地の野菜がたっぷり盛り込まれ、サラダ好きには堪えられない質と量だ。根菜の蒸したものや素揚げも添えてあり、コレひとつでも立派な料理である。

 自家製なのだろうかカタチの整っていないパンにルバーブのジャムを塗って食べていると、メインの一皿がスープと共に運ばれてきた。
ベーコンにキッシュ風のオムレツ、一見なんの変哲もないプレートだが添えられている野菜やキノコが新鮮。
屋外からダイニングに足を踏み入れた途端に漂っていたいい香りはコレだったのか…
紅葉をはじめとした秋の行楽とスキー客が訪れる冬の合間であるこのシーズンは宿泊客も少ないらしく、この日はボクたちだけの貸し切り状態がヨケーにリッチな思いを増大させてくれる。
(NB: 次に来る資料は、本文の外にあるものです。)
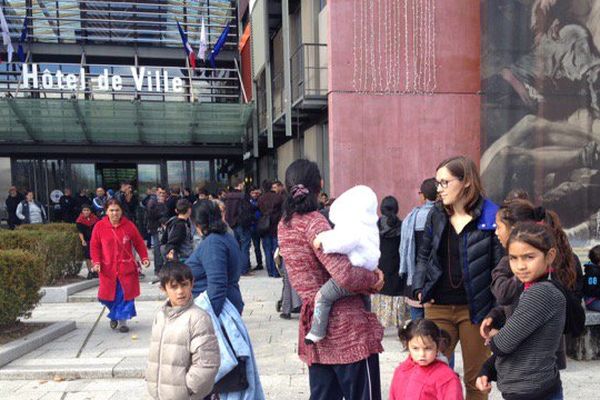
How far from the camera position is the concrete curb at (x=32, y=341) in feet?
16.9

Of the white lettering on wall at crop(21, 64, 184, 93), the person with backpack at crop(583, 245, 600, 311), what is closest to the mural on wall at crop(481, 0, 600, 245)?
the person with backpack at crop(583, 245, 600, 311)

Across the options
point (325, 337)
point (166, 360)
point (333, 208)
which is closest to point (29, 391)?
point (166, 360)

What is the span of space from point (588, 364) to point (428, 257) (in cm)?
290

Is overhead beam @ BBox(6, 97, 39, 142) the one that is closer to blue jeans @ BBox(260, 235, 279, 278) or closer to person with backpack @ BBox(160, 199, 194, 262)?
blue jeans @ BBox(260, 235, 279, 278)

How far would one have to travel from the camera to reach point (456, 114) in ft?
38.0

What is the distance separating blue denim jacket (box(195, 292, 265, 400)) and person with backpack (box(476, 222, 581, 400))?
5.53 feet

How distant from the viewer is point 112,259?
6.25m

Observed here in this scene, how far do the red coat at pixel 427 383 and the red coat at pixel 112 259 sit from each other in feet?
15.0

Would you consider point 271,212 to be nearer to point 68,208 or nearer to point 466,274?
point 466,274

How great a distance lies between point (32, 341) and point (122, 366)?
144 cm

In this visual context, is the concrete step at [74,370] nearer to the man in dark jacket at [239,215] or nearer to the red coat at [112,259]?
the red coat at [112,259]

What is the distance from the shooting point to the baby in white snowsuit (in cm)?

 コーヒーもサーバーにたっぷり準備してあったが、生のハーブを摘み取って入れてくれてあるガラスポットを見つけ嬉しくてつい手が出てしまった。
湯を注ぎしばらく待つとナチュラルな黄金色がじんわり現れる。
生葉だけが持つスパイシーな酸味と甘さが、ハシャギたくなるココロを鎮静させる。
窓外の美しい景色を楽しみながら摂る朝食のフィニッシュにふさわしい清涼感、あぁ八ヶ岳山麓に来てヨカッタと思える瞬間なのだ。

ずいぶん時間をかけた朝食は小一時間も過ぎていただろうか
部屋から眺める風景は赤く色づいたカラマツの林に蒼い空を重ねて爽やかである
初冬の少しだけ寂しげな様子もいいものだ
高原の道路をゆっくりドライブしよう
そんな気持に誘ってくれたようだった


リビングに暖炉
薪の燃える香りと音
静かな木立に囲まれた
癒しの空間がある


B&Bペンション『ブロッサム
http://www.oizumi.ne.jp/~blossom/
英国風の"Bed & Breakfast"を前提に全4室での運営、細やかな気配りのきいたもてなしで宿泊者を迎えるペンション。
お酒も思う存分楽しめるように夕食は近隣のレストランまで送迎してくれる。
さすがに花遊膳の白鳥さんがご紹介下さっただけの価値のある宿だ。
朝の食事も自然食を中心に暖かな気持ちにさせてくれる。
全室通年同料金(¥6500)というのも非常に良心的だ。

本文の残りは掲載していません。